Sedangkan International Comission of Journalist mengurai bahwa demokrasi adalah suatu bentuk sistem pemerintahan dimana warga negara memiliki hak untuk ikut membuat keputusan-keputusan politik melalui wakil-wakil rakyat yang mereka pilih dan yang bertanggung jawab kepada mereka melalui sebuah pemilihan yang bebas.
Rumusan tentang demokrasi dari beberapa pandangan diatas tentu akan menjadi guidance (petunjuk) untuk mendudukkan demokrasi dengan sebenarnya, demokrasi yang titik tekannya adalah kedaulatan rakyat, sementara kedaulatan rakyat itu ada pada partai politik sebagai wadah aspirasi, wadah perjuangan politik, dan sebagai lembaga politik yang resmi diakui dalam konstitusi negara (UUD 1945). Pijakan partai politik sebagai bentuk kedaulatan rakyat secara historis kita kenal adanya Maklumat No. X tahun 1946 yang disampaikan oleh Wakil Presiden RI Drs. Mohammad Hatta, kemudian disempurnakan di periode pemerintahan parlementer sejak Syahrir menjadi Perdana Menteri RI.
Hegemoni Partai Politik
Pemilihan Umum (PEMILU), dikenalkan pertama kalinya pada 18 April 1955 untuk memilih wakil-wakil rakyat dan anggota konstituante dengan diikuti banyak partai politik yang masing-masing mewakili ideologinya, misal menerapkan ideologi sosialisme ada PSI (Partai Sosial Indonesia), ideologi nasionalisme ada PNI, ideologi Islam ada partai Masyumi, NU, PSII, kemudian ideologi komunisme ada PKI, sedangkan ideologi kristen ada Parkindo.
Sementara di zaman Orde Baru, partai politik hanya ada 2 yakni PPP dan PDI, sebagai representasi dari golongan santri dan abangan, meski kemudian rezim Orde Baru nyaris mengkerangkeng demokrasi dengan ditandai sikap otoriter dan sentralistik.
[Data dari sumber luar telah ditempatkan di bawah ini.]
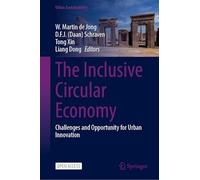 The Inclusive Circular Economy: Challenges and Opportunities for Urban Innovation (Urban Sustainability)
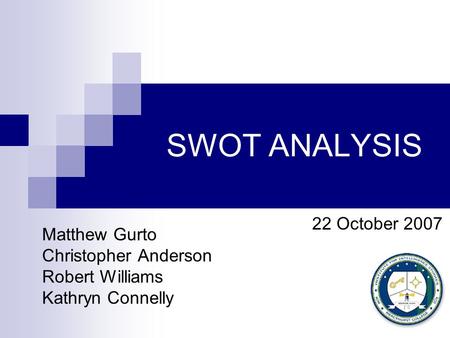 SWOT ANALYSIS Matthew Gurto Christopher Anderson Robert Williams Kathryn Connelly 22 October 2007.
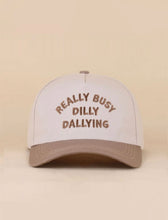 Load image into Gallery viewer, Really Busy Dilly Dallying Hat
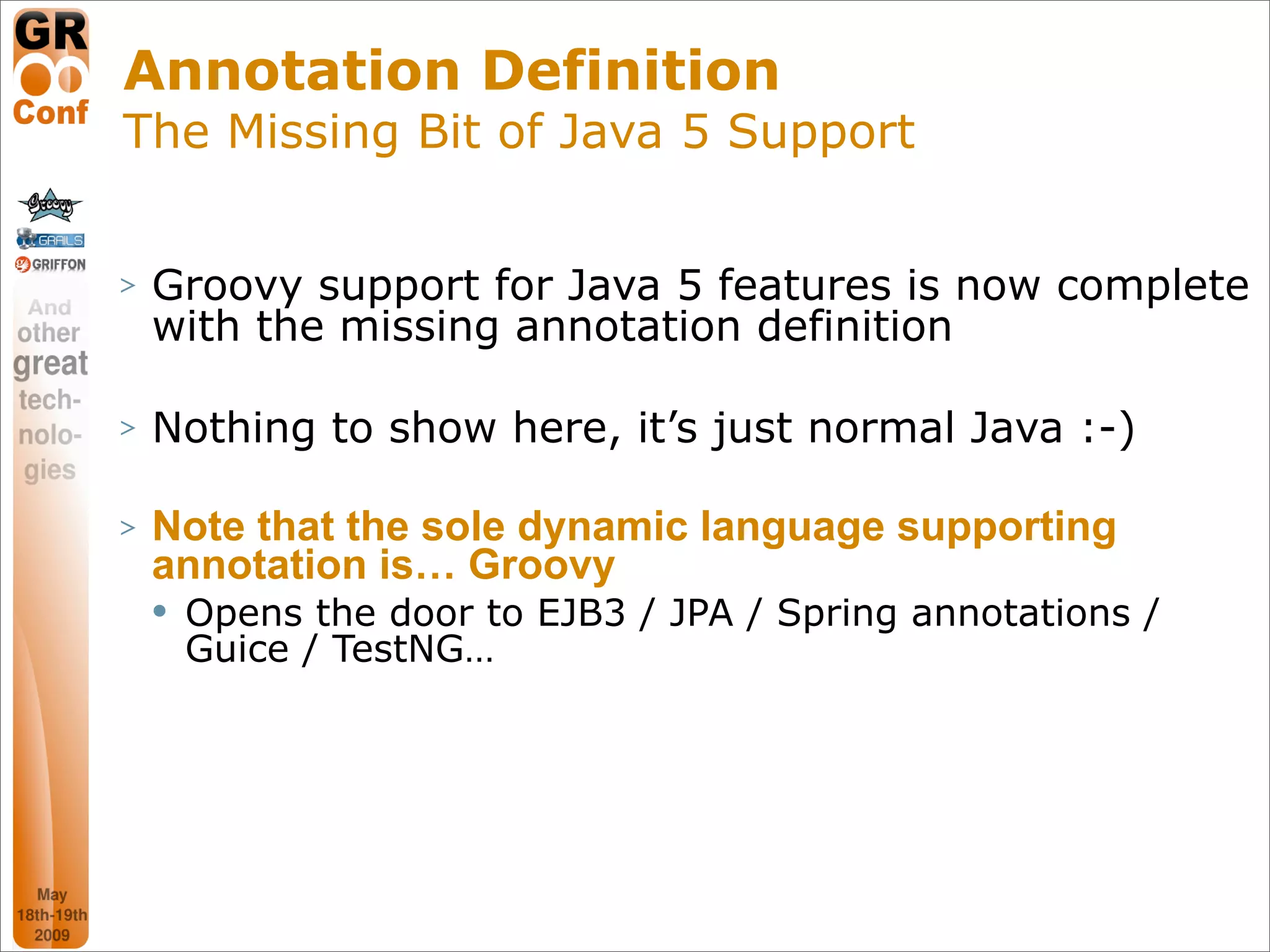 Annotation Definition
The Missing Bit of Java 5 Support


>   Groovy support for Java 5 features is now complete
    with the missing annotation definition

>   Nothing to show here, it’s just normal Java :-)

>   Note that the sole dynamic language supporting
    annotation is… Groovy
       Opens the door to EJB3 / JPA / Spring annotations /
        Guice / TestNG…




                                                       25
 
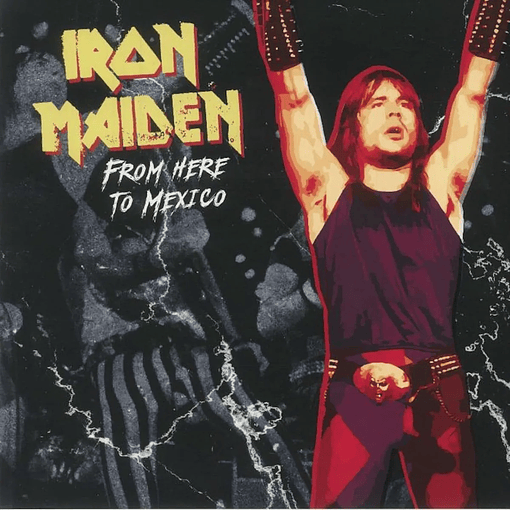 Iron Maiden - From Here To Mexico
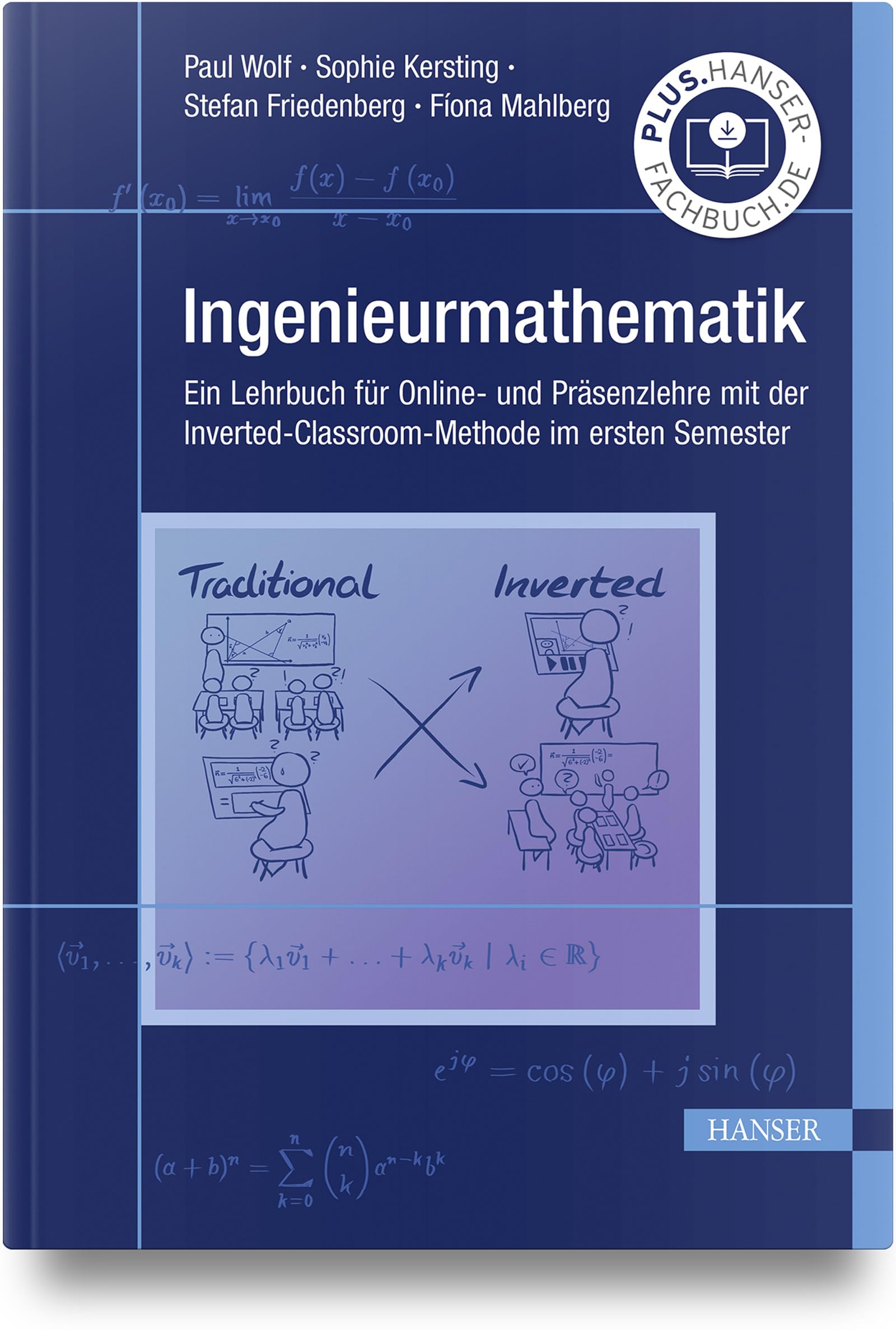 Ingenieurmathematik: Ein Lehrbuch für Online- und Präsenzlehre mit der Inverted-Classroom-Methode im ersten Semester book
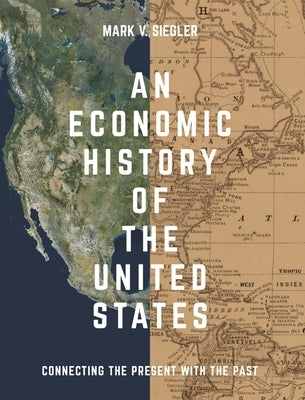 An Economic History of the United States: Connecting the Present with the Past by Siegler, Mark V.
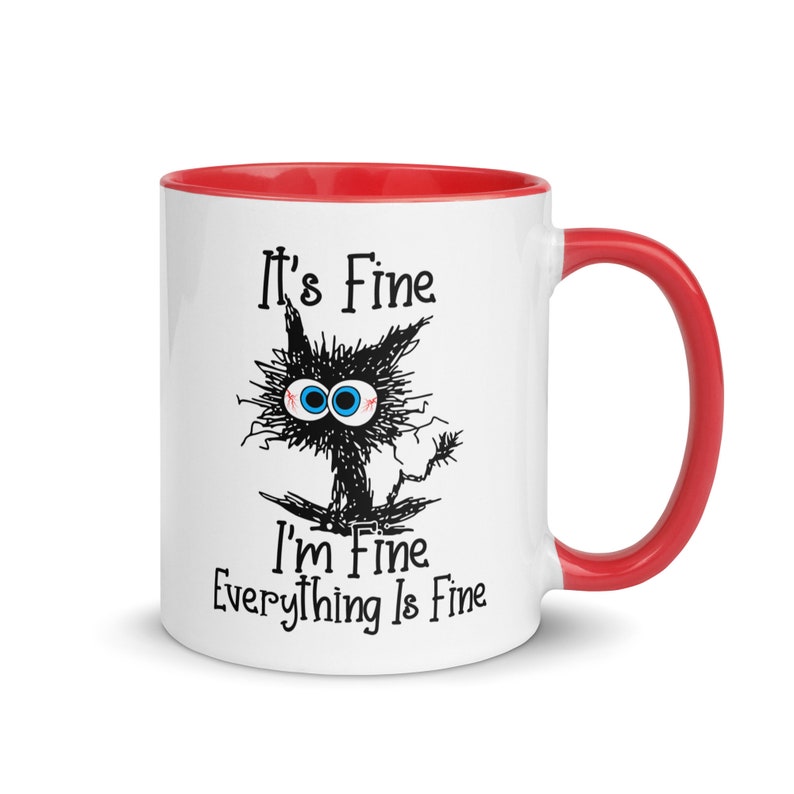 Sarcastic Coffee Mug Gift Idea, Fun Coffee Mug Gift, I'm Fine Coffee Mug, Everthing's Fine Coffee Cup, Fun Gift for Friend, Fun Mugs, Mentor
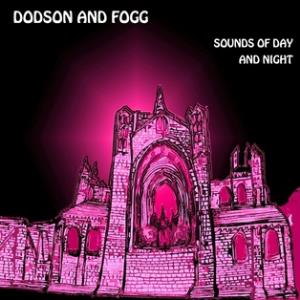 Dodson and Fogg Sounds of Day and Night album cover
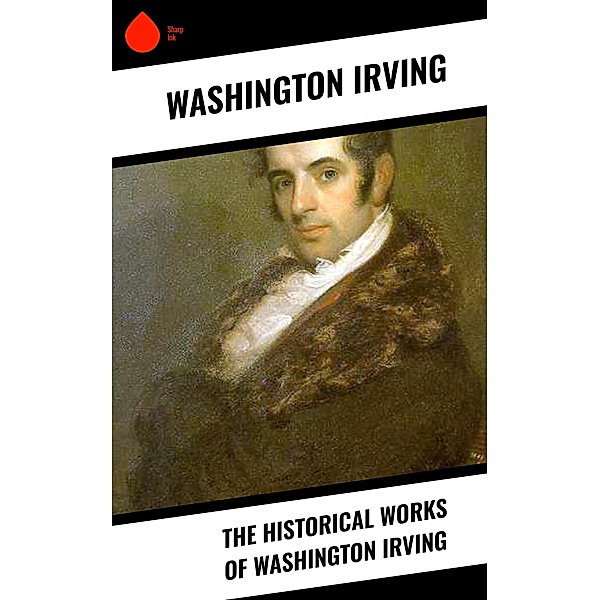The Historical Works of Washington Irving, Washington Irving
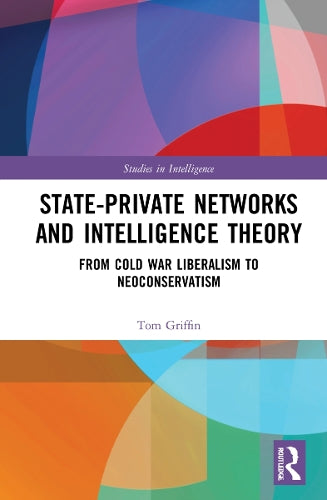 State-Private Networks and Intelligence Theory: From Cold War Liberalism to Neoconservatism (Studies in Intelligence)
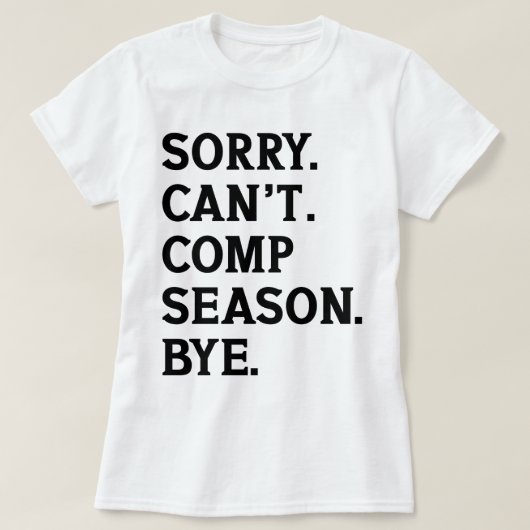 T-shirt Désolé ne peut pas venir saison Bye Cheer Dancing  (Design devant)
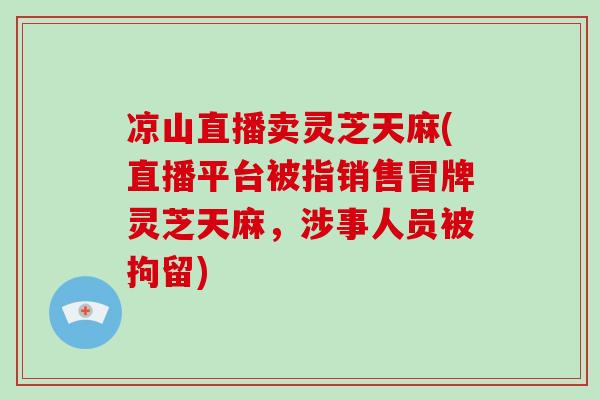 凉山直播卖灵芝天麻(直播平台被指销售冒牌灵芝天麻,涉事人员被拘留)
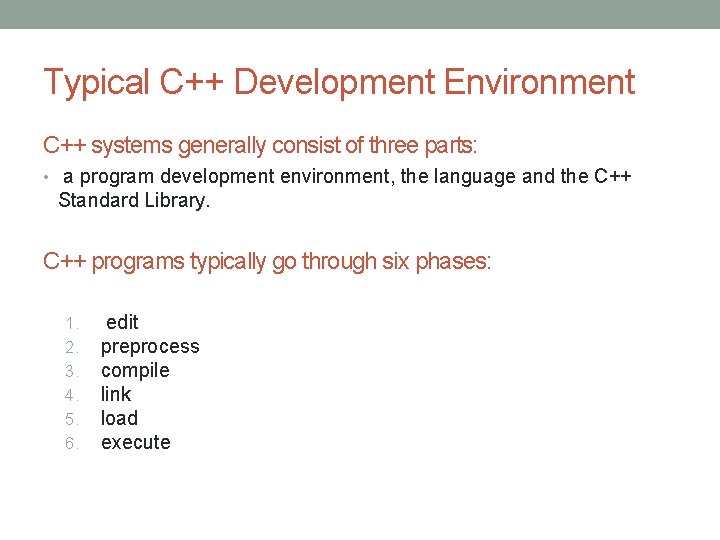Typical C++ Development Environment C++ systems generally consist of three parts: • a program
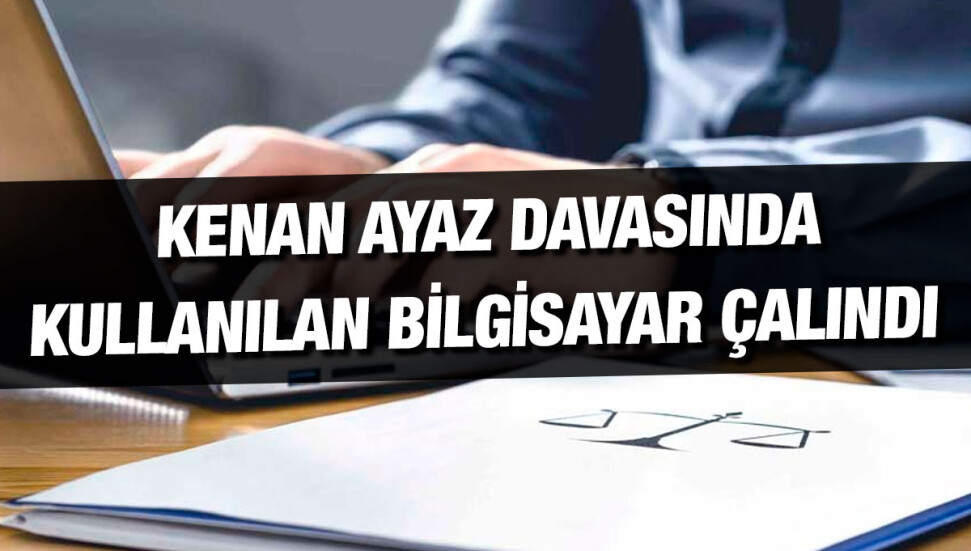 Kenan Ayaz’ın avukatı Kıbrıslı Rum Evstathios Evstathiu’nun, davada kullandığı bilgisayarı çalındı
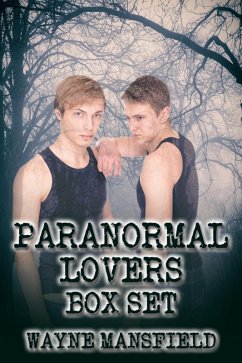 Paranormal Lovers Box Set (eBook, ePUB) - Mansfield, Wayne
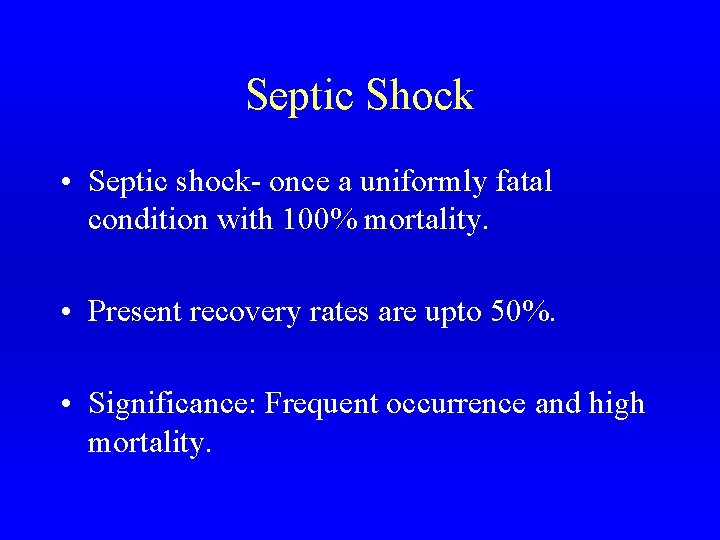 Septic Shock • Septic shock- once a uniformly fatal condition with 100% mortality. •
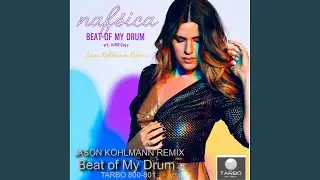 Beat of My Drum (Jason Kohlmann Extended Club Remix)
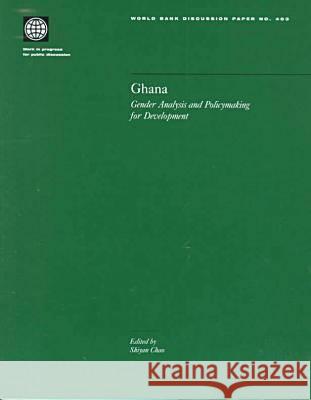 Ghana: Gender Analysis and Policymaking for Development Shiyan Chao 9780821345306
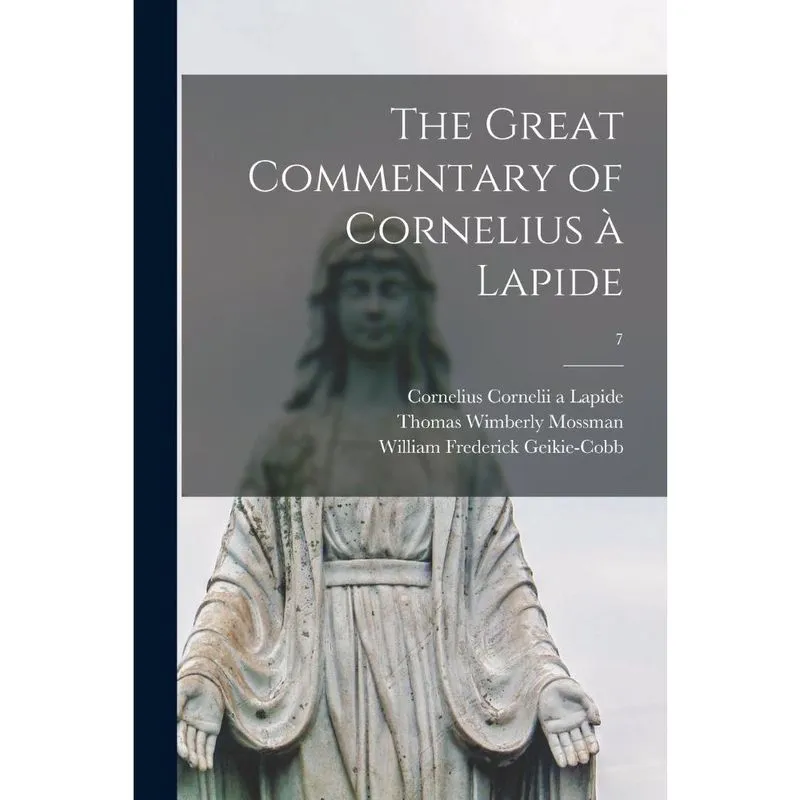 The Great Commentary of Cornelius a' Lapide; 7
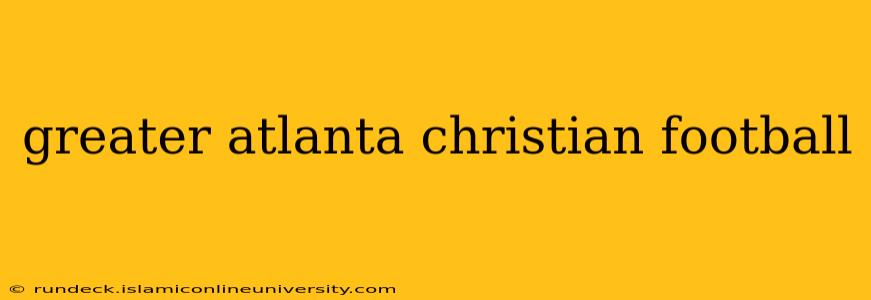greater atlanta christian football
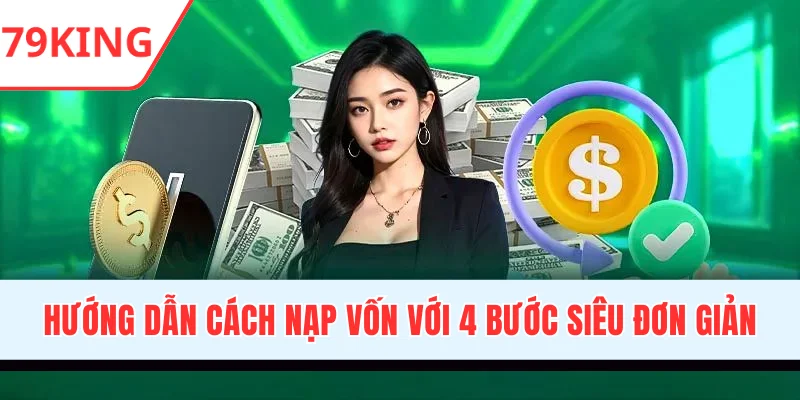 Hướng dẫn cách nạp vốn với 4 bước siêu đơn giản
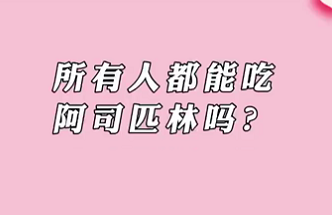 【名醫(yī)面對面之心臟100問】所有人都能吃阿司匹林嗎？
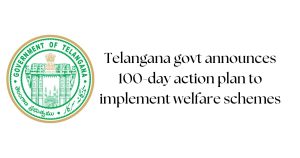 Telangana 100 day action plan
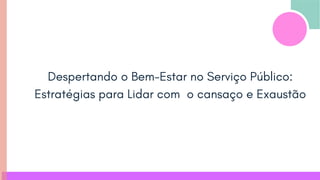 Despertando o Bem-Estar no Serviço Público:
Estratégias para Lidar com o cansaço e Exaustão
 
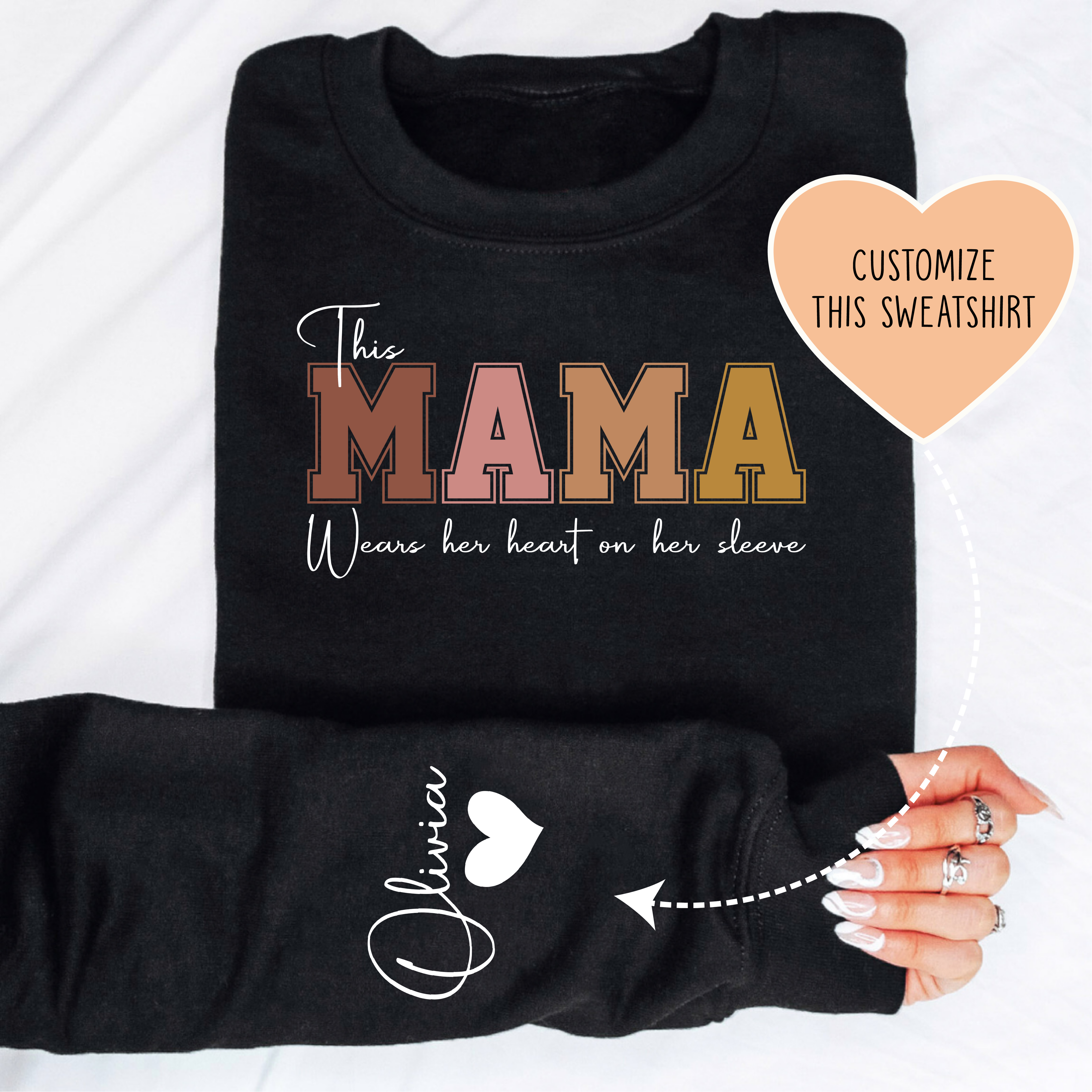 This Mama Wears Her Heart on Her Sleeve Custom Sweatshirt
Saat itu demokrasi secara substantif terpenjara oleh hegemoni politik penguasa. Suara rakyat hampir sama sekali dibungkam dengan pemanfaatan instrumen negara (dwi fungsi ABRI), bahwasannya negara adalah aku (le état cest moi).
Kini, partai politik telah menemukan jati dirinya sebagai kepanjangan tangan rakyat (daulat rakyat) dengan fungsinya sebagai lembaga politik yang ikut dalam menyelenggarakan negara an sich, bagaimanapun bentuk penyelenggaraan negara akan selalu melewati proses dinamika partai politik untuk melahirkan pemimpin-pemimpinnya, yang akan memasuki lembaga eksekutif (pemerintah), legislatif (DPR), dan yudikatif (MA, MK). Tampak ada hegemoni partai politik dalam upaya-upaya distribusi kekuasaan.
Antonio Gramsci, seorang Marxis tulen (di tahun 1920 memimpin Partai Komunis Italy) telah mengingatkan bahwa pentingnya ide dan tidak mencukupinya kekuatan fisik belaka dalam kontrol sosial politik, agar yang dikuasai mematuhi penguasa, yang dikuasai tidak hanya harus merasa mempunyai dan menginternalisasi nilai-nilai serta norma penguasa, lebih dari itu mereka juga harus memberi persetujuan atas subordinasi mereka, dan hegemoni seharusnya mewujudkan kepemimpinan moral dan intelektual.
Dalam pada ini hegemoni yang diharapkan Gramsci adalah bagaimana mengelola kepemimpinan politis tidak dengan dominasi kekuasaan yang ditopang oleh kekuatan fisik, tapi titik tekan hegemoni partai politik adalah dengan ide, gagasan dan tindakannya itu yang berbasis ideologis tentu mengarah sebagai instrumen revolusioner dalam mewujudkan negara demokratis yang kuat, dengan tujuan keadilan dan kesejahteraan rakyat ( yang berdaulat).